# Entries taken from a collection
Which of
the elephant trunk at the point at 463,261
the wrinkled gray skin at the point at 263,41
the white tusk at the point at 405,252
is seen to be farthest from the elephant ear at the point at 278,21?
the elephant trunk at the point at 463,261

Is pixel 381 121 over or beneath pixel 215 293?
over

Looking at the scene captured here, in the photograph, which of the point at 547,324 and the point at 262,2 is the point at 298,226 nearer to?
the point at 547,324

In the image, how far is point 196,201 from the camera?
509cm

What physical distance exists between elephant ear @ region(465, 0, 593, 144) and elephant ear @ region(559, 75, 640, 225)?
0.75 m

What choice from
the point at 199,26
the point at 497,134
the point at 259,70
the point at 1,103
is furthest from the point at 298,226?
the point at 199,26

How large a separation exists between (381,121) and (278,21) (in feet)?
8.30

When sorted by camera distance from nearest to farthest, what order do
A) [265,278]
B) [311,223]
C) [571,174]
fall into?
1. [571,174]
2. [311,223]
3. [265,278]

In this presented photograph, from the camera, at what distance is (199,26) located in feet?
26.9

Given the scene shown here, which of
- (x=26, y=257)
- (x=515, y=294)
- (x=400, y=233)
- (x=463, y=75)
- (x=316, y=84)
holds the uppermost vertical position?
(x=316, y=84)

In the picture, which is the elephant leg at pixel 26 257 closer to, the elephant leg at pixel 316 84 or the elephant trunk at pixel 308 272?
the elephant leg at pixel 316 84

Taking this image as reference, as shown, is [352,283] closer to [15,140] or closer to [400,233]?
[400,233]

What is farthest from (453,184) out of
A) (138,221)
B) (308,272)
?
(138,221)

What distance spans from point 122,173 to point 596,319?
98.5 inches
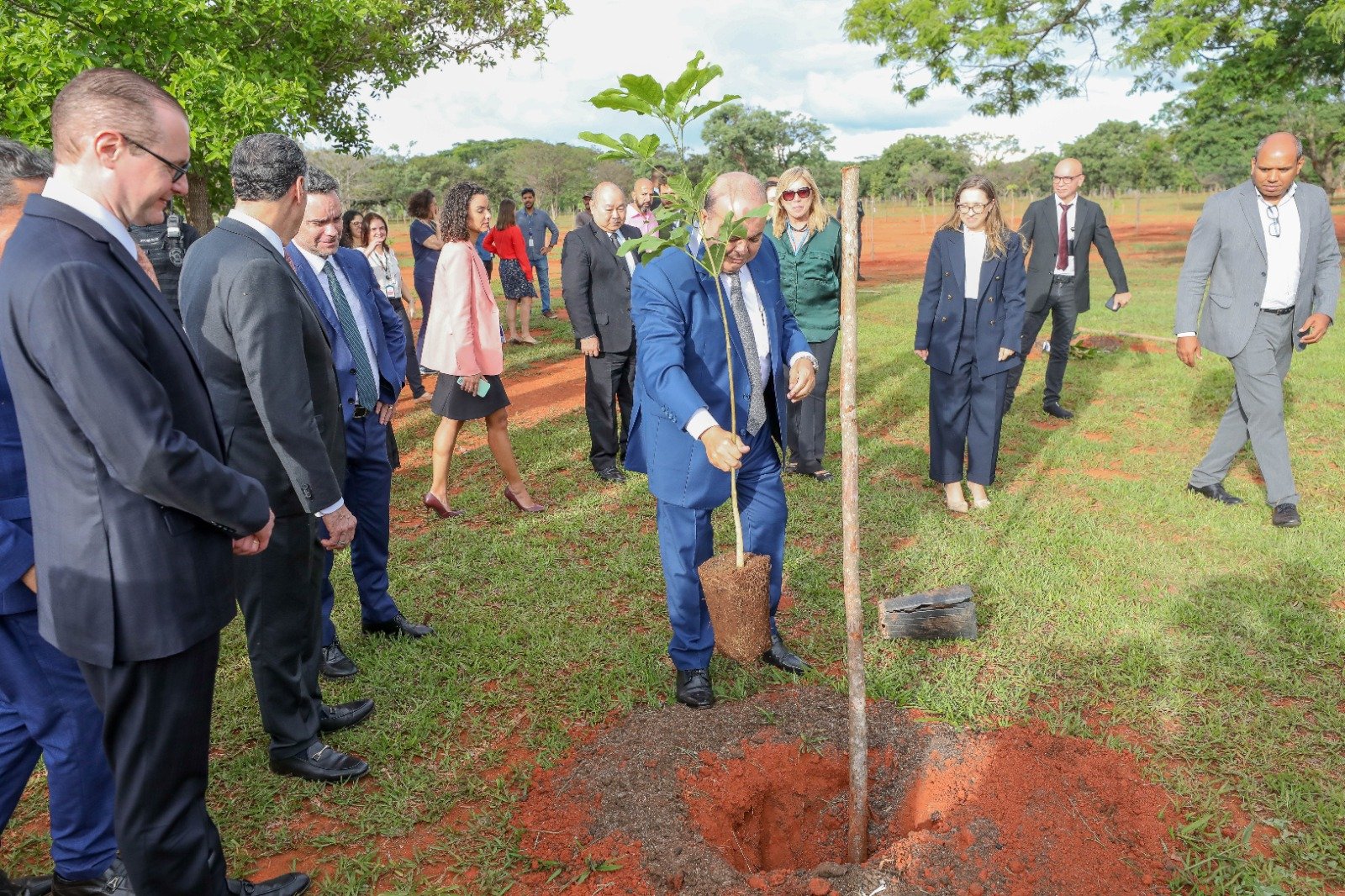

# Task brief
Rescale everything from the line containing "What is farthest from (453,184) out of" down to the end of the rows, copying the requests unchanged and multiplying each number in the answers (the coordinates and the distance) by 2.2, rounded to its original number of decimals with halves rounded up. Give only those lines, and leave out the pictures.

# Response to the exercise
What is farthest from (453,184) out of
A) (138,221)
B) (308,272)
?
(304,486)

What distance spans from point 122,173 to point 596,319?
216.7 inches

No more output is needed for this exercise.